Best Urologist in Hyderabad for urethral stricture treatment

Team of the Best Urologist in Hyderabad

Precision Treatment with 99.9% success rate

All insurance accepted with No-cost EMI option

PACE Hospitals is recognized as one of the best hospitals for Urethral Strictures Treatment in Hyderabad, India, renowned for its specialized urethroplasty surgery. The hospital boasts a team of highly skilled urologists who employ advanced techniques and state-of-the-art facilities, ensuring precision and high success rates in the diagnosis and treatment of urethral strictures and other urological conditions. PACE Hospitals is equipped with cutting-edge technologies, including a 3D HD laser and laparoscopic systems, Universal Surgical Robotic System which enhance surgical outcomes while prioritizing patient safety and comfort. The institution's commitment to personalized care means that each patient receives a tailored treatment plan that addresses their specific medical needs and concerns. 
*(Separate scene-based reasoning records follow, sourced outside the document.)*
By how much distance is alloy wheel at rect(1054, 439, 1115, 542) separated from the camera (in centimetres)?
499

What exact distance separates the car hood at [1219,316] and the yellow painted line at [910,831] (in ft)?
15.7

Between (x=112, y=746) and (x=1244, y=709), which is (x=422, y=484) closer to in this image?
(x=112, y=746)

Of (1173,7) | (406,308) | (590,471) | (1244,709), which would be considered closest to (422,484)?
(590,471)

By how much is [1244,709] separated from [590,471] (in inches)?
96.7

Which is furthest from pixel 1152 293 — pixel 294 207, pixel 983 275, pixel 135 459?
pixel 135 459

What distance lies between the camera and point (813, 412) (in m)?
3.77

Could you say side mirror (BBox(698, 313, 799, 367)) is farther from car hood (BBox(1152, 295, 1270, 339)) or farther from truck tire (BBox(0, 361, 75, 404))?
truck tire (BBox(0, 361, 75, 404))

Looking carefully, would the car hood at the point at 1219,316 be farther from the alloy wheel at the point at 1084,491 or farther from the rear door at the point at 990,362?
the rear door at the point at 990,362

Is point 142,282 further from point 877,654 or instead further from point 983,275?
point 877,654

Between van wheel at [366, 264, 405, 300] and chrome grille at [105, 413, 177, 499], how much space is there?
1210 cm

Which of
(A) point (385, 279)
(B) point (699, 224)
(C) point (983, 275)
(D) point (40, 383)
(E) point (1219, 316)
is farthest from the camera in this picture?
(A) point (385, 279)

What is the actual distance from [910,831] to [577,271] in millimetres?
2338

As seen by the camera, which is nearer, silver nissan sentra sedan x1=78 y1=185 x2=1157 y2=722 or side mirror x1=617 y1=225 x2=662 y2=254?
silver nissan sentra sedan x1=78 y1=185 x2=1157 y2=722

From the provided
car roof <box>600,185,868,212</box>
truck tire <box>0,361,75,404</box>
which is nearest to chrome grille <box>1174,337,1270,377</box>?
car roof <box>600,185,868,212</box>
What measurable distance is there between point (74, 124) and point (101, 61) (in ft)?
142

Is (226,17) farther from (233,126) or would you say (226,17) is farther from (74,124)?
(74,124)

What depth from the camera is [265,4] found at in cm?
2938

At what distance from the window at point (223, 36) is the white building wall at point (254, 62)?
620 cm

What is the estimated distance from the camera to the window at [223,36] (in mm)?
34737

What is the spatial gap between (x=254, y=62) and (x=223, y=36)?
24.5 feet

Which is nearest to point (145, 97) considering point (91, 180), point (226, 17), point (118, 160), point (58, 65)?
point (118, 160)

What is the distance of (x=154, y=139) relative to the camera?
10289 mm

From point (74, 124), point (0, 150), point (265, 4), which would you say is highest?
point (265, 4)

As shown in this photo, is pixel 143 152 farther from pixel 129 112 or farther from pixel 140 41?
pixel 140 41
PACE Hospitals offer state-of-the-art facilities and advanced medical technology for Urethral Stricture Treatment, ensuring accurate diagnosis and effective treatment of urethral strictures. The hospital's experienced surgeons, urologists use various surgical approaches, including endoscopic and open surgical techniques, to treat urethral strictures with precision and minimal invasiveness.


PACE Hospitals is dedicated to transparent pricing, making high-quality care accessible without compromising on service quality. The hospital's multidisciplinary team of healthcare professionals works together to develop individualized treatment plans that take into account each patient's unique medical history, diagnosis, and personal preferences. With a focus on comprehensive care from diagnosis through post-operative recovery, PACE Hospitals not only aims to alleviate the symptoms of urethral stricture but also strives to significantly improve the overall quality of life for its patients. Patient-centered care, and cutting-edge medical research make them one of the best Urethral Stricture Treatment Hospital in Hyderabad.

Diagnosis of urethral strictures

The urologist first initiates the diagnosis of urethral strictures by seeking the patient’s past medical history, physical examination followed by laboratory tests and imaging tests. When diagnosing urethral strictures, blood tests may not be considered relevant.

History

Before initiating the physical examination, the urologist may ask thorough history of the patient, and pay close attention to any symptoms that arise after diuresis (such as after consuming alcoholic or caffeinated beverages). May ask information regarding if there has ever been radiation treatment, surgery, or a previous cancer.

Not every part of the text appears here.